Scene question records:
-- Start --

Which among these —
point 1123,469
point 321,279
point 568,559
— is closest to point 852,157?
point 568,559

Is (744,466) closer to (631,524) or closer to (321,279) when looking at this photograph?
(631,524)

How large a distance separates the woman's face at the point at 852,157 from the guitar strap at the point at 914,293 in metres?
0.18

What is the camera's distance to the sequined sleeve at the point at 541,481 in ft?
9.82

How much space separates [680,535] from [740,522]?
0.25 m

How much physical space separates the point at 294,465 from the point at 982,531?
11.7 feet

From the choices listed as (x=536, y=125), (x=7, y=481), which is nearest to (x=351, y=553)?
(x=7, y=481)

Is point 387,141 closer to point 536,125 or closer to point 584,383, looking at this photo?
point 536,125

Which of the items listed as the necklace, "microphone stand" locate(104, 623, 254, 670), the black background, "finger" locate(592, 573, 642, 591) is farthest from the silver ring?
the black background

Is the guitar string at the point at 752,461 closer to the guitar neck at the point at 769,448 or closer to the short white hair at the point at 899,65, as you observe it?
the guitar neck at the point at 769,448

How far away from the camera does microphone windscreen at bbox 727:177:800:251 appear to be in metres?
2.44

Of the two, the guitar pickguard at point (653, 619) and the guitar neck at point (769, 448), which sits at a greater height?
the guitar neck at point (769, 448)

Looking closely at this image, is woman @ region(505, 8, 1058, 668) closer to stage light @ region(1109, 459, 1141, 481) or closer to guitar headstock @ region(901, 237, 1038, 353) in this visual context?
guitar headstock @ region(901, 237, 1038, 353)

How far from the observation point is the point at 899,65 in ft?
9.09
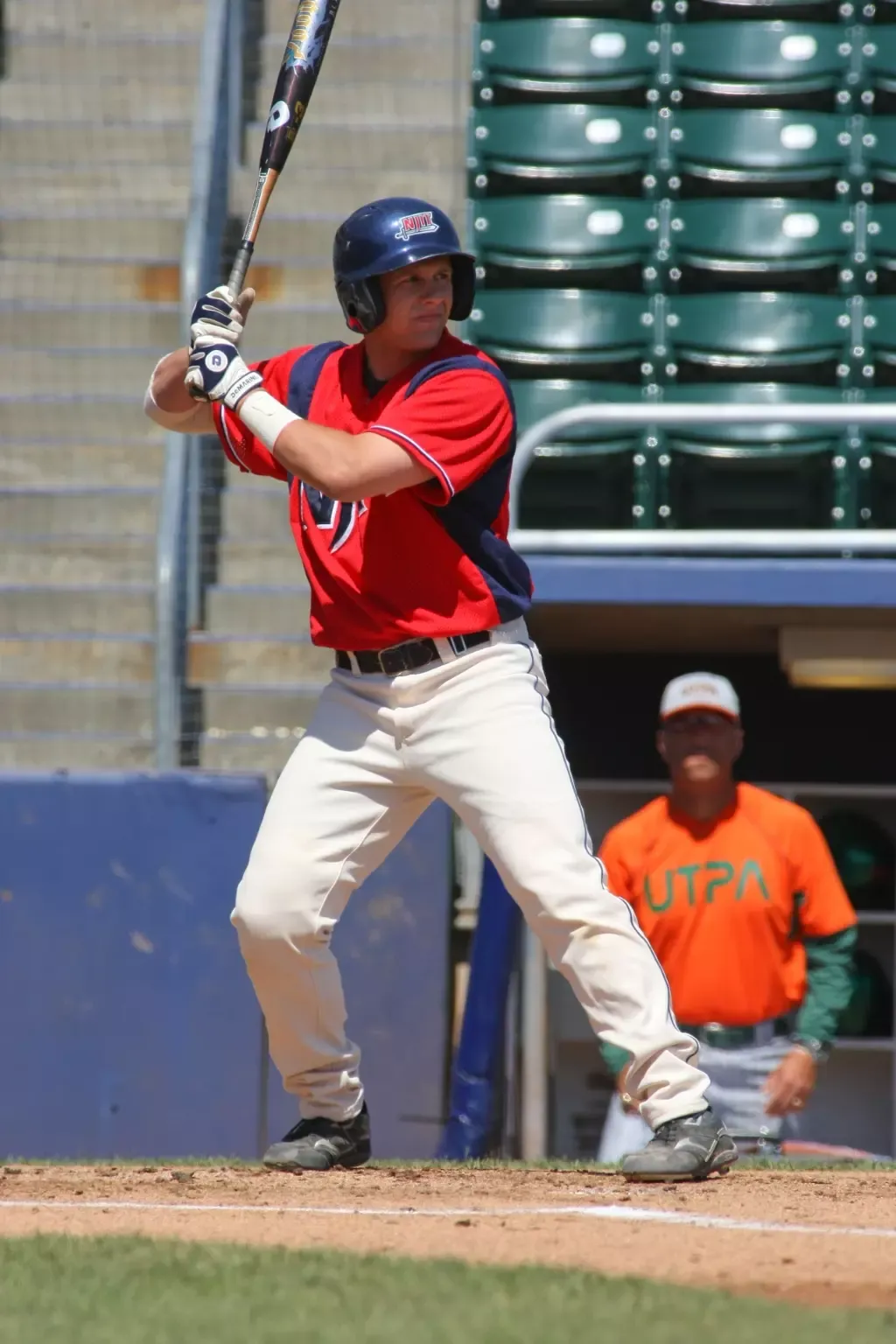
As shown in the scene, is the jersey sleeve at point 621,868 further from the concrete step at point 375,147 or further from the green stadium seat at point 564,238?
the concrete step at point 375,147

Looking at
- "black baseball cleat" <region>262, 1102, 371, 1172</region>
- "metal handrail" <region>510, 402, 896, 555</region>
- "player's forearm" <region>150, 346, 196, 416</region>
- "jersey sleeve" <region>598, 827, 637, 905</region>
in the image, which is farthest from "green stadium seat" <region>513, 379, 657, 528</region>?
"black baseball cleat" <region>262, 1102, 371, 1172</region>

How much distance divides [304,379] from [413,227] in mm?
383

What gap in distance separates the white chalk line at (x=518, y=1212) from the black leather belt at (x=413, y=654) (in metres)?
0.91

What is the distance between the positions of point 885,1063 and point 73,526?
Result: 349 cm

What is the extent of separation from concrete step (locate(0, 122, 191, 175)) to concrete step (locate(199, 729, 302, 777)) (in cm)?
339

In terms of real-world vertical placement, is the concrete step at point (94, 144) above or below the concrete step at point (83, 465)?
above

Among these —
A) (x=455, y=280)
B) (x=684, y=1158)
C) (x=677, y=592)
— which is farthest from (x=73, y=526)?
(x=684, y=1158)

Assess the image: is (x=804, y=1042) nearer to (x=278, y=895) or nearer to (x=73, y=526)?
(x=278, y=895)

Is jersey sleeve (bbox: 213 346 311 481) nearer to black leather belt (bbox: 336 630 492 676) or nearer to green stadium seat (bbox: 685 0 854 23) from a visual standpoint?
black leather belt (bbox: 336 630 492 676)

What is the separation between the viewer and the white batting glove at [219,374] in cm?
350

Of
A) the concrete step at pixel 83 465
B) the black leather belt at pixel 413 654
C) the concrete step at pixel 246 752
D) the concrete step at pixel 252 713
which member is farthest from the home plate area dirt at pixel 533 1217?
the concrete step at pixel 83 465

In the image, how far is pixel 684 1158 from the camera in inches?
133

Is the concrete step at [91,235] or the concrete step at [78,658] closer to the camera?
the concrete step at [78,658]

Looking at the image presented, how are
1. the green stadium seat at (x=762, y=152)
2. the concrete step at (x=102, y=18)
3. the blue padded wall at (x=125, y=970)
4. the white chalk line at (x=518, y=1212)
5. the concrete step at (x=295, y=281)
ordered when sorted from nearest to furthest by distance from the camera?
the white chalk line at (x=518, y=1212)
the blue padded wall at (x=125, y=970)
the concrete step at (x=295, y=281)
the green stadium seat at (x=762, y=152)
the concrete step at (x=102, y=18)
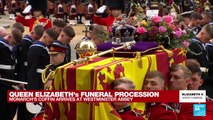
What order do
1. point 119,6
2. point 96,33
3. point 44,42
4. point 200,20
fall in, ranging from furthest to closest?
point 119,6 < point 200,20 < point 44,42 < point 96,33

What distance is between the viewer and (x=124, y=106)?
14.7 feet

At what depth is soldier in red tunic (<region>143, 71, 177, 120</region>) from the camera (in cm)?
468

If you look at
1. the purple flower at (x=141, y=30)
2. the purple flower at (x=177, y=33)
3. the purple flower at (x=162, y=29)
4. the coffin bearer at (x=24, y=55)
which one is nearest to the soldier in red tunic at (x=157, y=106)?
the purple flower at (x=141, y=30)

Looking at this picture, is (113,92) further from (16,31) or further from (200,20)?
(200,20)

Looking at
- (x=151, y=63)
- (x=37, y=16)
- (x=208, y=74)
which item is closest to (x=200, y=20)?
(x=208, y=74)

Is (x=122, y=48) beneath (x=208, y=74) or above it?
above

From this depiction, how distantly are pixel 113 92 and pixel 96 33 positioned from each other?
2.65m

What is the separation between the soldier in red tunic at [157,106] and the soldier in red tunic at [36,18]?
6148 millimetres

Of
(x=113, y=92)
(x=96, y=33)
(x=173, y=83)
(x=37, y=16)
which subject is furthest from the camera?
(x=37, y=16)

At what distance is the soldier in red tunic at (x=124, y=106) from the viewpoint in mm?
4414

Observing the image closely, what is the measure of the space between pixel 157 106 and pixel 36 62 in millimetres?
3175

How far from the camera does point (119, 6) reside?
13445 millimetres

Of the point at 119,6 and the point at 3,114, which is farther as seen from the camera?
the point at 119,6

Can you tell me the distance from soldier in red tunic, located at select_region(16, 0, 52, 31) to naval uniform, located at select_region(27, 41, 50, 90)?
318 centimetres
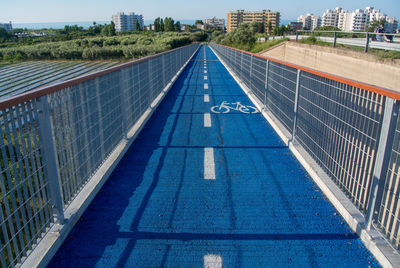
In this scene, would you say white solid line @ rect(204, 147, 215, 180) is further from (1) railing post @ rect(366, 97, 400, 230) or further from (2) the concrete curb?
(1) railing post @ rect(366, 97, 400, 230)

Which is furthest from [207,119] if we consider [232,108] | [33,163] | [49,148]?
[33,163]

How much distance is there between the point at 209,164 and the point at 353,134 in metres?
2.28

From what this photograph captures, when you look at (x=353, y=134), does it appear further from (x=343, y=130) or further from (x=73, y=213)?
(x=73, y=213)

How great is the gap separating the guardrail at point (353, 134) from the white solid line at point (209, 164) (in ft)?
5.20

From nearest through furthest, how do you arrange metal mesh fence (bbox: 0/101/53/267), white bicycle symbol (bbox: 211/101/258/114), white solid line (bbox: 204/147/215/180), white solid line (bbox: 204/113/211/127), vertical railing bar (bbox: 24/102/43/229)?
metal mesh fence (bbox: 0/101/53/267) → vertical railing bar (bbox: 24/102/43/229) → white solid line (bbox: 204/147/215/180) → white solid line (bbox: 204/113/211/127) → white bicycle symbol (bbox: 211/101/258/114)

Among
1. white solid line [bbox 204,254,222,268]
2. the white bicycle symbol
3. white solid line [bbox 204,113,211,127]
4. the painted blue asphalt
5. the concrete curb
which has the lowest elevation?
white solid line [bbox 204,113,211,127]

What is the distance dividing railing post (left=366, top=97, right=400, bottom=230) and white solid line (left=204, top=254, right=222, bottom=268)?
1.51 meters

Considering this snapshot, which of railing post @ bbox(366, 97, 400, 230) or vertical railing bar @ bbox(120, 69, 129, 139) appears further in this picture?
vertical railing bar @ bbox(120, 69, 129, 139)

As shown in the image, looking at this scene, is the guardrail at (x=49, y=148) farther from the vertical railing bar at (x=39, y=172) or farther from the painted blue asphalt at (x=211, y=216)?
the painted blue asphalt at (x=211, y=216)

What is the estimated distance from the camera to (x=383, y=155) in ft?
9.37

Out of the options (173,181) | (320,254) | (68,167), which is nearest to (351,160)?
(320,254)

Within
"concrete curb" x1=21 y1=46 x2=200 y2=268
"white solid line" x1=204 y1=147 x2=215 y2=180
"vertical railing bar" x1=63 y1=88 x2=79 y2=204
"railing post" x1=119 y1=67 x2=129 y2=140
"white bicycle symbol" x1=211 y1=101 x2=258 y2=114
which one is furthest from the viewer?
"white bicycle symbol" x1=211 y1=101 x2=258 y2=114

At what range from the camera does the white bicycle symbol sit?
9076mm

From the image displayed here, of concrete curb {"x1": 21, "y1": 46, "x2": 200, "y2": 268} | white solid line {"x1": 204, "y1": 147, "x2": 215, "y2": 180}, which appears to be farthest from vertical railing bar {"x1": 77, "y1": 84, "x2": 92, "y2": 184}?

-- End --

INSTRUCTION. Take the lines above from the one holding "As shown in the image, looking" to the last and output them exactly.

FINISHED ANSWER.
As shown in the image, looking at this scene, is the guardrail at (x=49, y=148) farther from the vertical railing bar at (x=39, y=172) or farther from the painted blue asphalt at (x=211, y=216)?
the painted blue asphalt at (x=211, y=216)

What is the estimated distance from the camera to (x=383, y=155) in ft?
9.37

Out of the options (173,181) | (320,254) | (68,167), which is nearest to (351,160)?
(320,254)

Within
"concrete curb" x1=21 y1=46 x2=200 y2=268
"white solid line" x1=204 y1=147 x2=215 y2=180
"vertical railing bar" x1=63 y1=88 x2=79 y2=204
"railing post" x1=119 y1=67 x2=129 y2=140
"white bicycle symbol" x1=211 y1=101 x2=258 y2=114
which one is furthest from the viewer?
"white bicycle symbol" x1=211 y1=101 x2=258 y2=114

At what range from the camera does the white bicycle symbol sit?
9076mm

From the image displayed here, of concrete curb {"x1": 21, "y1": 46, "x2": 200, "y2": 268} | white solid line {"x1": 204, "y1": 147, "x2": 215, "y2": 180}, which appears to be farthest from vertical railing bar {"x1": 77, "y1": 84, "x2": 92, "y2": 184}?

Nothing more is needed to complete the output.